GIVEN TASK >>
Copy all the material that follows, keeping every character the same.

RECORDED DATA >>

######

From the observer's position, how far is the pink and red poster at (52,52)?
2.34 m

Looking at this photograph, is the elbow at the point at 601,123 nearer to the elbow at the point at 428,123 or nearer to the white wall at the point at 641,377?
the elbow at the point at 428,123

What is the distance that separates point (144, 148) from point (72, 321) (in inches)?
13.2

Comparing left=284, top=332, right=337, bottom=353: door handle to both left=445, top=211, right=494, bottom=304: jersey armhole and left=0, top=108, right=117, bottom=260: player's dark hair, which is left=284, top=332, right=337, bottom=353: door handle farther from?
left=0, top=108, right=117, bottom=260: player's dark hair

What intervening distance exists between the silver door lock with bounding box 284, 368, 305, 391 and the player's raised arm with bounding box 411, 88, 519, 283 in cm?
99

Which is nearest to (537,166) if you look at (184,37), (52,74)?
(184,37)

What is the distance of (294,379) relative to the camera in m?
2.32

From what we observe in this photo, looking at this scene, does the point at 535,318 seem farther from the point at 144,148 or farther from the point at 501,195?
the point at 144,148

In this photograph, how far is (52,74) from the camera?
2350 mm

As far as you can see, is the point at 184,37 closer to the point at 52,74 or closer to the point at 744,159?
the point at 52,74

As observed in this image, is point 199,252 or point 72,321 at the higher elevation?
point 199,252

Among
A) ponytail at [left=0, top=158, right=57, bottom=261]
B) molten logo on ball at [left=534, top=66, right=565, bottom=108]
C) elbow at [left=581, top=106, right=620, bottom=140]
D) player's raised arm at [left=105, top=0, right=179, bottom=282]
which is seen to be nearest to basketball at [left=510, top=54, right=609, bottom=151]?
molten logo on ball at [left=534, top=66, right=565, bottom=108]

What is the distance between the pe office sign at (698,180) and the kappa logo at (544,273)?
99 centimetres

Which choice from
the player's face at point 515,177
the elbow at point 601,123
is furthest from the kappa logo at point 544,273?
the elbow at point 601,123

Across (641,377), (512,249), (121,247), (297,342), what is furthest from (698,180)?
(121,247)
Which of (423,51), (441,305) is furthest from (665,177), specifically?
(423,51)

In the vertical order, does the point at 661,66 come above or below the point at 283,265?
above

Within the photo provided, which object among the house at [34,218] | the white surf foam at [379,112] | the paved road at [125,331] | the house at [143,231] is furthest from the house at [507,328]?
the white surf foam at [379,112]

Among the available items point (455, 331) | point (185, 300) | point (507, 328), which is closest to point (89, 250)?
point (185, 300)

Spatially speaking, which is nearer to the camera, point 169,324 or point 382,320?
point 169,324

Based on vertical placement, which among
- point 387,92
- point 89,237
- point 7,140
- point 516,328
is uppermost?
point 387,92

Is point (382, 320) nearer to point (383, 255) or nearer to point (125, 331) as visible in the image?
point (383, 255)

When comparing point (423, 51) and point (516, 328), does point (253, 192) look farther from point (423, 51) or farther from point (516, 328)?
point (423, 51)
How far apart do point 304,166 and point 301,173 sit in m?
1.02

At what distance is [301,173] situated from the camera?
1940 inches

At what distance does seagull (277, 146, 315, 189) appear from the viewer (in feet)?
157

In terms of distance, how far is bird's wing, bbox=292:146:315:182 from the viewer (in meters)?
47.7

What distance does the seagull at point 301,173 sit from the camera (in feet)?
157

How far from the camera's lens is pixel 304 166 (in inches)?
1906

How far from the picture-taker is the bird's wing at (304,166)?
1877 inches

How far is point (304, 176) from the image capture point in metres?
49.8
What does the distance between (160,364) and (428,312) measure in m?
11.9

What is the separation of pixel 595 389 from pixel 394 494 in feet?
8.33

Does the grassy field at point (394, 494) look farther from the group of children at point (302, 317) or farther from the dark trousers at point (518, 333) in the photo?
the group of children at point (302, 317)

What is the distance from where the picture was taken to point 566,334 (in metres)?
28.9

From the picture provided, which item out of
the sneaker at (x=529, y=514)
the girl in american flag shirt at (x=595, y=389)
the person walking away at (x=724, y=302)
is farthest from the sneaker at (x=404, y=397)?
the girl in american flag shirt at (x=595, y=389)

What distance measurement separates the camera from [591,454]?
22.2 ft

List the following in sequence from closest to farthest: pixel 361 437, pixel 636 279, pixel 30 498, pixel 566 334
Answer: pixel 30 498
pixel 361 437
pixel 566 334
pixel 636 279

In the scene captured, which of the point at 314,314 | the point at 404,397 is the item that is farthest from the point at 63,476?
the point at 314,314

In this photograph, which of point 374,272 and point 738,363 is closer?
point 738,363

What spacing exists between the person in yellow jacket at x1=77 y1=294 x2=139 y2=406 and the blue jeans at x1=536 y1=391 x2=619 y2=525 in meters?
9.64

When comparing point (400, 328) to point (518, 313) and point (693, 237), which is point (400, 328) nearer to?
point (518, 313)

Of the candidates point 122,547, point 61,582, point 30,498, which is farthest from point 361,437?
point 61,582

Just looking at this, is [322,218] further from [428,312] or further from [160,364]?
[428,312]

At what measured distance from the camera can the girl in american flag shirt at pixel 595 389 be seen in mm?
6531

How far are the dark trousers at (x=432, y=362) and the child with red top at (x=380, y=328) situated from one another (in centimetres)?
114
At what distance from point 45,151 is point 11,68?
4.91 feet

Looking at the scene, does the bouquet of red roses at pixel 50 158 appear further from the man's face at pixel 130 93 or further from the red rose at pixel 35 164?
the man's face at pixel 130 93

######

CORRECT RESULT >>
From the observer's position, how far is the pink and red poster at (52,52)?
2.34 m

Looking at this photograph, is the elbow at the point at 601,123 nearer to the elbow at the point at 428,123 or nearer to the white wall at the point at 641,377?
the elbow at the point at 428,123

What is the distance that separates point (144, 148) from point (72, 321) (in inches)?
13.2

Comparing left=284, top=332, right=337, bottom=353: door handle to both left=445, top=211, right=494, bottom=304: jersey armhole and left=0, top=108, right=117, bottom=260: player's dark hair, which is left=284, top=332, right=337, bottom=353: door handle farther from?
left=0, top=108, right=117, bottom=260: player's dark hair

What intervening distance exists between the silver door lock with bounding box 284, 368, 305, 391 and the player's raised arm with bounding box 411, 88, 519, 283 in cm?
99

Which is nearest to (537,166) if you look at (184,37), (52,74)?
(184,37)

What is the distance of (294,379) relative to the camera in m?
2.32

From what we observe in this photo, looking at this scene, does the point at 535,318 seem farther from the point at 144,148 or farther from the point at 501,195?
the point at 144,148

In this photograph, how far is (52,74) from the camera?
2350 mm

As far as you can see, is the point at 184,37 closer to the point at 52,74 or closer to the point at 744,159?
the point at 52,74

As observed in this image, is point 199,252 or point 72,321 at the higher elevation?
point 199,252

Among
A) ponytail at [left=0, top=158, right=57, bottom=261]
B) molten logo on ball at [left=534, top=66, right=565, bottom=108]
C) elbow at [left=581, top=106, right=620, bottom=140]
D) player's raised arm at [left=105, top=0, right=179, bottom=282]
which is seen to be nearest to basketball at [left=510, top=54, right=609, bottom=151]?
molten logo on ball at [left=534, top=66, right=565, bottom=108]

What is the distance between the pe office sign at (698,180) and the kappa logo at (544,273)?
99 centimetres

Which choice from
the player's face at point 515,177
the elbow at point 601,123
is furthest from the kappa logo at point 544,273?
the elbow at point 601,123

Across (641,377), (512,249), (121,247), (297,342), what is furthest from (698,180)?
(121,247)
Which of (423,51), (441,305) is furthest from (665,177), specifically?
(423,51)

In the vertical order, does the point at 661,66 come above or below the point at 283,265?
above

Within the photo provided, which object among the house at [34,218] | the white surf foam at [379,112] | the paved road at [125,331] | the house at [143,231] is furthest from the house at [507,328]?
the white surf foam at [379,112]

Among the available items point (455, 331) | point (185, 300) | point (507, 328), which is closest to point (89, 250)?
point (185, 300)

Spatially speaking, which is nearer to the camera, point 169,324 or point 382,320?
point 169,324

Based on vertical placement, which among
- point 387,92
- point 89,237
- point 7,140
- point 516,328
is uppermost?
point 387,92

Is point (382, 320) nearer to point (383, 255) or nearer to point (125, 331) as visible in the image?
point (383, 255)

When comparing point (423, 51) and point (516, 328), does point (253, 192) look farther from point (423, 51) or farther from point (516, 328)?
point (423, 51)
How far apart do point 304,166 and point 301,173 sit in m?
1.02

At what distance is [301,173] situated from the camera?
1940 inches

At what distance does seagull (277, 146, 315, 189) appear from the viewer (in feet)?
157

In terms of distance, how far is bird's wing, bbox=292:146:315:182 from the viewer (in meters)?
47.7

What distance does the seagull at point 301,173 sit from the camera (in feet)?
157

How far from the camera's lens is pixel 304 166 (in inches)?
1906

How far from the picture-taker is the bird's wing at (304,166)?
1877 inches

How far is point (304, 176) from the image capture point in metres?
49.8
What does the distance between (160,364) and (428,312) measure in m?
11.9

What is the separation of pixel 595 389 from pixel 394 494 in feet?
8.33

Does the grassy field at point (394, 494) look farther from the group of children at point (302, 317) or farther from the dark trousers at point (518, 333) in the photo?
the group of children at point (302, 317)

What is the distance from where the picture was taken to point 566,334 (in metres)?
28.9

From the picture provided, which item out of
the sneaker at (x=529, y=514)
the girl in american flag shirt at (x=595, y=389)
the person walking away at (x=724, y=302)
is farthest from the sneaker at (x=404, y=397)?
the girl in american flag shirt at (x=595, y=389)

What distance measurement separates the camera from [591,454]?
22.2 ft

List the following in sequence from closest to farthest: pixel 361 437, pixel 636 279, pixel 30 498, pixel 566 334
Answer: pixel 30 498
pixel 361 437
pixel 566 334
pixel 636 279

In the scene captured, which of the point at 314,314 | the point at 404,397 is the item that is farthest from the point at 63,476?
the point at 314,314

In this photograph, which of point 374,272 and point 738,363 is closer?
point 738,363

What spacing exists between the person in yellow jacket at x1=77 y1=294 x2=139 y2=406 and the blue jeans at x1=536 y1=391 x2=619 y2=525 in meters?
9.64

When comparing point (400, 328) to point (518, 313) and point (693, 237), which is point (400, 328) nearer to?
point (518, 313)

Of the candidates point 122,547, point 61,582, point 30,498, which is farthest from point 361,437?
point 61,582

Just looking at this, is [322,218] further from [428,312] or further from [160,364]?
[428,312]

At what measured distance from the camera can the girl in american flag shirt at pixel 595 389 be seen in mm?
6531

How far are the dark trousers at (x=432, y=362) and the child with red top at (x=380, y=328) situated from one another (in centimetres)?
114
At what distance from point 45,151 is point 11,68?
4.91 feet

Looking at the scene, does the bouquet of red roses at pixel 50 158 appear further from the man's face at pixel 130 93 or further from the red rose at pixel 35 164?
the man's face at pixel 130 93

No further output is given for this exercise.